What This Study Adds:
When compared with visual inspection alone, coordinated TcB screening for NH in acute-care and community settings is associated with significant improvements in laboratory utilization, patient care, convenience, and safety.
Systems-based approaches to the management of neonatal hyperbilirubinemia (NH)1,2 are supported by both the American Academy of Pediatrics (AAP) and the Canadian Pediatric Society, and the use of either predischarge total serum bilirubin (TSB) or transcutaneous bilirubinometry (TcB) measurements are recommended as appropriate anticipatory strategies.3,4 Although predischarge TSB or TcB measurements (with or without additional clinical risk factors) may provide guidance with respect to subsequent risk for NH,5–8 they do not obviate the necessity for subsequent evaluation for jaundice in the early neonatal period. In spite of limitations, visual inspection for jaundice continues to be recommended for use in community settings.3,4,9–11 Although there is good evidence that TcB is effective in screening for NH6,12–14 and that it may reduce the need for serum bilirubin measurements15–17 and subsequent readmission for phototherapy,18 there appears to be limited data regarding its use outside of the nursery environment.19,20 Our objective for this study was to evaluate the impact of a regional program incorporating the coordinated and comprehensive use of TcB screening in acute-care and community locations on laboratory utilization and clinical outcomes when compared with visual jaundice assessment.

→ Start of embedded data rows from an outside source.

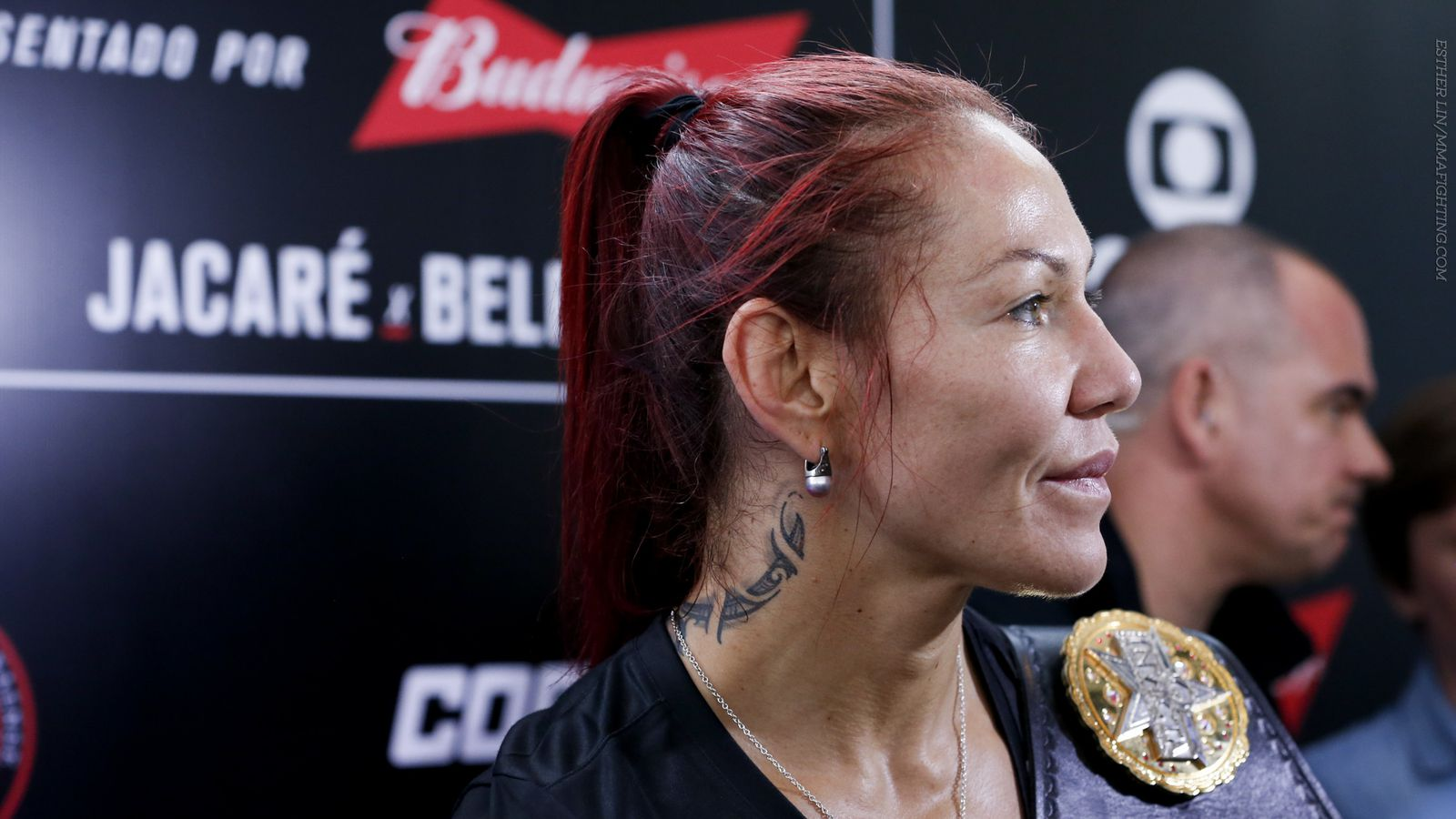Cris Cyborg cited for battery after punching Angela Magana at UFC Athlete Retreat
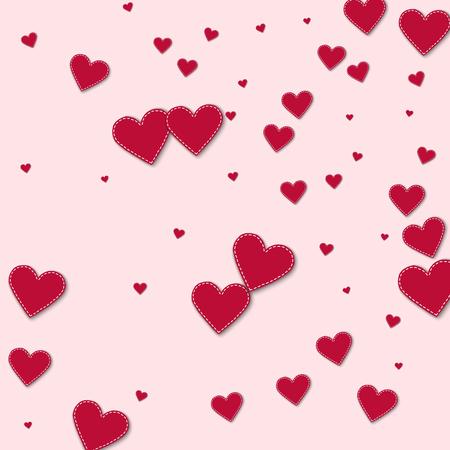 Red stitched paper hearts. Random scatter on light pink background. Vector illustration.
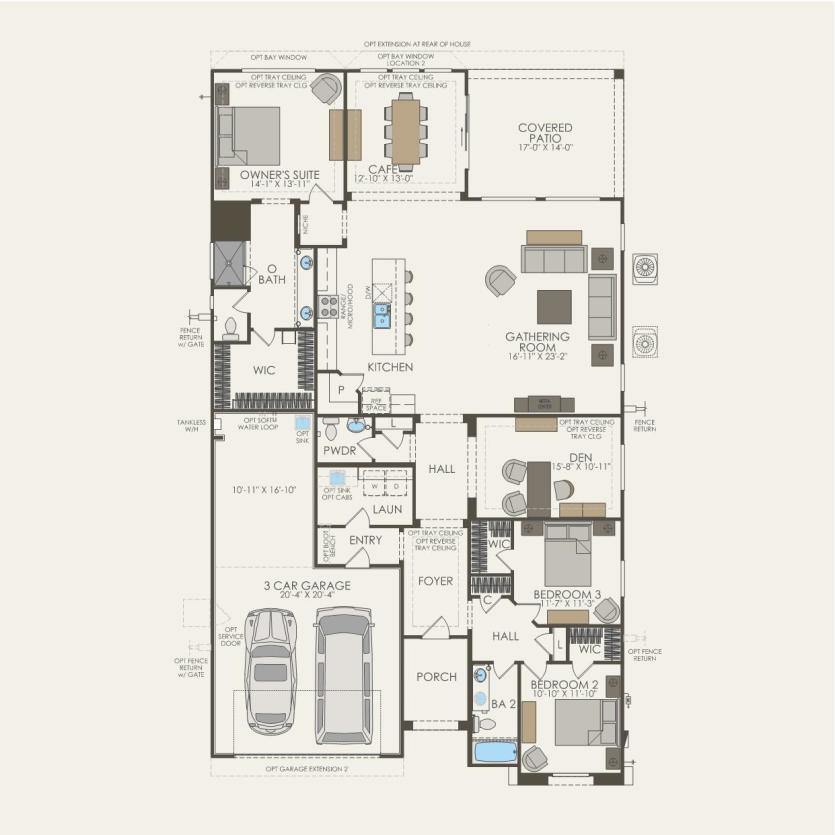http://partners-dynamic.bdxcdn.com/Images/Homes/PulteHomes/max1500_28968328-190928.jpg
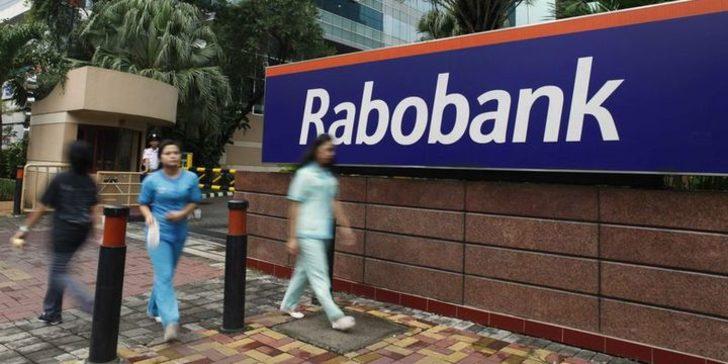 Rabobank'tan dolar/TL ve euro/TL tahmini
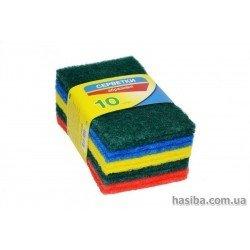 Hasiba Group Салфетки абразивные набор 10 шт. 100243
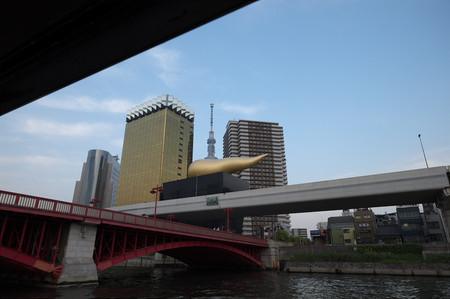 Fujifilm_xt10055014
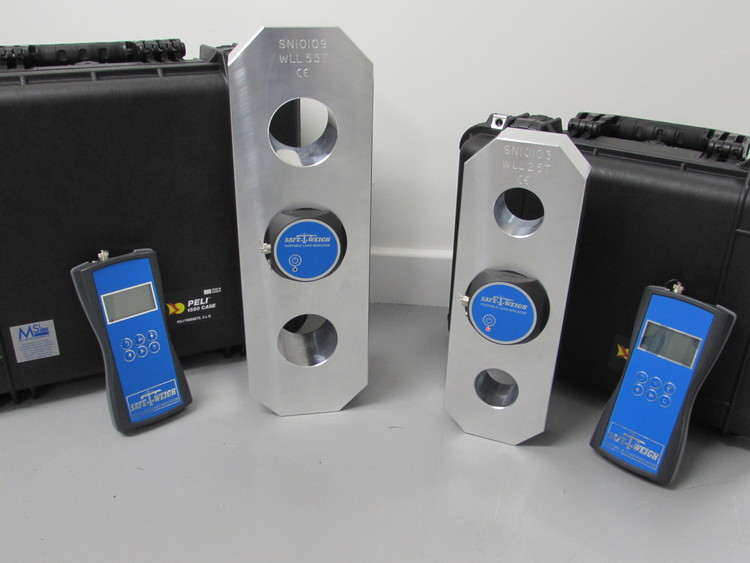 Safe-T-Weigh Telemetry Load Indicators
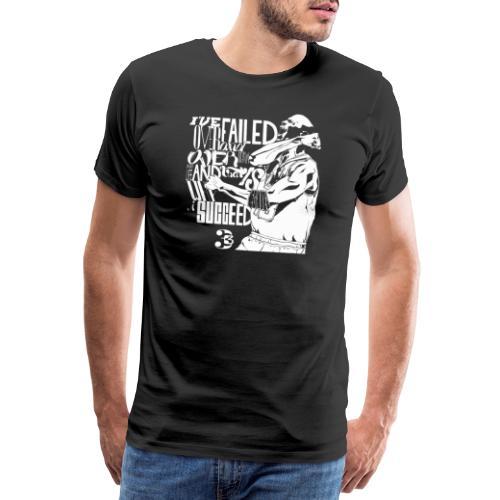 tretre - Maglietta Premium da uomo
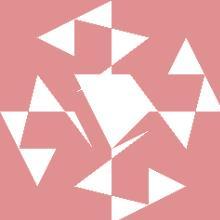 raffi52809's avatar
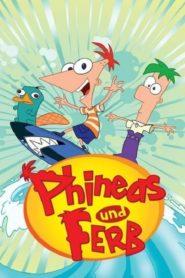 Phineas und Ferb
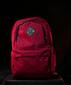 Рюкзак «Красный»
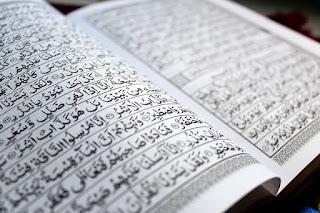 Manfaat Membaca Al-Fatihah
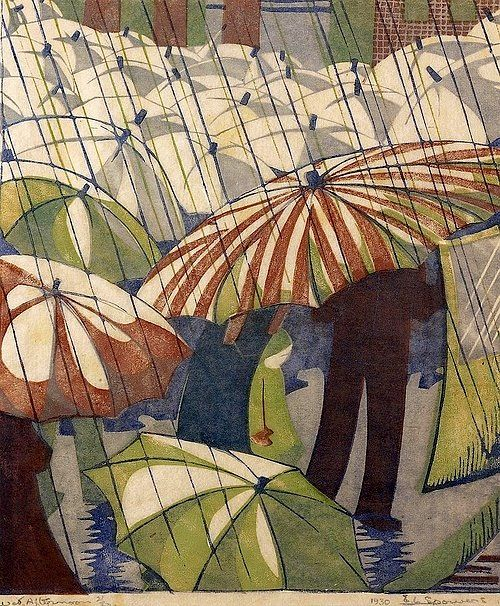 Ethel Spowers 'WET AFTERNOON' 1930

During the period under study the Calgary Health Region (CHR) served a population of ∼1.2 million people.21 Apart from a small number of deliveries provided through home-based midwifery services, all obstetrical care was provided at 3 hospital sites in the greater Calgary (Alberta, Canada) area. A TcB screening program using the Konica Minolta Draeger Air-Shields JM-103 transcutaneous jaundice meter (JM-103, Draeger Medical Inc, Telford, PA) encompassing well-infant nurseries and postdischarge follow-up (home and community clinics) was initiated in Calgary in June 2007. This program was integrated into an existing public health nurse (PHN) program, which provides early postdischarge neonatal support to all infants born at CHR sites. Infants are first seen by a PHN within 1 to 2 days of discharge from the nursery with timing and frequency of visits scheduled according to risk factors such as feeding method, multiple pregnancy, gestational age, birth weight, maternal age and parity, and medical or social needs according to CHR PHN policies and protocols. Infants are weighed at each encounter, and lactation support is provided. Expressed breast milk and/or formula supplementation may be suggested at the PHN’s or pediatrician’s clinical discretion. PHN visits do not replace the initial visit to the primary care physician, which usually occurs at 5 to 7 days of life. Universal access to medical and nursing services is provided through the Alberta Health Care Insurance Plan. Infants born at home are followed by the responsible midwife.
All otherwise healthy infants ≥35 weeks gestation requiring readmission for phototherapy are treated in a dedicated phototherapy unit (PTU) located at a community hospital (Peter Lougheed Centre). Direct admission to the unit is arranged by the on-call pediatrician in consultation with the PHN or primary care provider. All phototherapy is double-sided and intensive (>20 µW/cm2 per nanometer). Infants who do not meet criteria for admission to the PTU are referred to the Alberta Children’s Hospital for management. No home phototherapy of any type is administered.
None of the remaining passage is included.